L’occasione per fare delle sparate sul mondo del pallone – e in questo ricorda il padre quando sproloquiava sulla nazionale multietnica francese vincente nei mondiali di calcio del 1998: “Credete davvero che il Qatar investa nel Paris St. Germain perché ama il calcio? Non è così, investe dove può migliorare la sua immagine e la sua influenza. Va fermato“.

Intendiamoci, la leader del Front National sembra essere di altra pasta rispetto al padre o ai suoi epigoni – come Matteo Salvini della Lega Nord – perché evita certe sparate che caratterizzano altri politici. Per lei non ci sono milioni di musulmani pronti a sgozzarci. In alcuni momenti arriva anche con mossa accorta a difendere i musulmani: “Bisognerebbe essere stupidi per dire che tutti i musulmani sono terroristi“.

La Francia è in guerra e bisogna reagire. E per combattere non bisogna essere nella condizione di debolezza in cui ci ha condotto l’Europa. L’Unione “ci impone una apertura totale delle frontiere, mentre tutte le persone responsabili sanno che la prima risposta al terrorismo è il controllo delle frontiere“. Basta quindi con i patti di Schengen, perché è “come dire contro i ladri, togliete le porte“.
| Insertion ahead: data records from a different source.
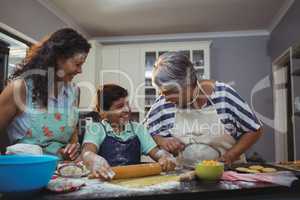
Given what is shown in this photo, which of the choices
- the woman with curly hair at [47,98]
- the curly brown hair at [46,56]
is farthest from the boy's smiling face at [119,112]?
the curly brown hair at [46,56]

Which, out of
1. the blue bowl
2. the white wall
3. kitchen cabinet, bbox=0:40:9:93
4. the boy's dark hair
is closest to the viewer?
the blue bowl

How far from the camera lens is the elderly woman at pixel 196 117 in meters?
1.24

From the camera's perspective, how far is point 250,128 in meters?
1.34

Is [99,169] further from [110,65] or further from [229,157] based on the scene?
[110,65]

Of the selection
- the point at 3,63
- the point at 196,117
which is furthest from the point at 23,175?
the point at 3,63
Un altro aspetto di questa “cecità ideologica” è rappresentata dall’austerità “che taglia le nostre possibilità di difenderci“. E’ assolutamente necessario ottenere una moratoria sulle politiche di austerità che toccano polizia, difesa e insegnamento.

Altri punti spiccioli del programma sono l’andare a cercare le armi che affollano le cantine dei quartieri poveri della Francia – lì si può trovare “un Kalashnikov” “a 100 euro” -, togliere la nazionalità ai Foreign fighter e processarli subito, sorvegliare i jihadisti francesi. Infine bisogna cambiare la politica estera della Francia verso paesi amici dei terroristi come l’Arabia saudita ed il Qatar – che gode “di una politica di incentivo fiscale che aiuta a investire nelle imprese francesi: non possiamo continuare a vendere loro le armi“.

Molto abile la signora. Ma la Francia da sola, può difendersi da queste insidie globali?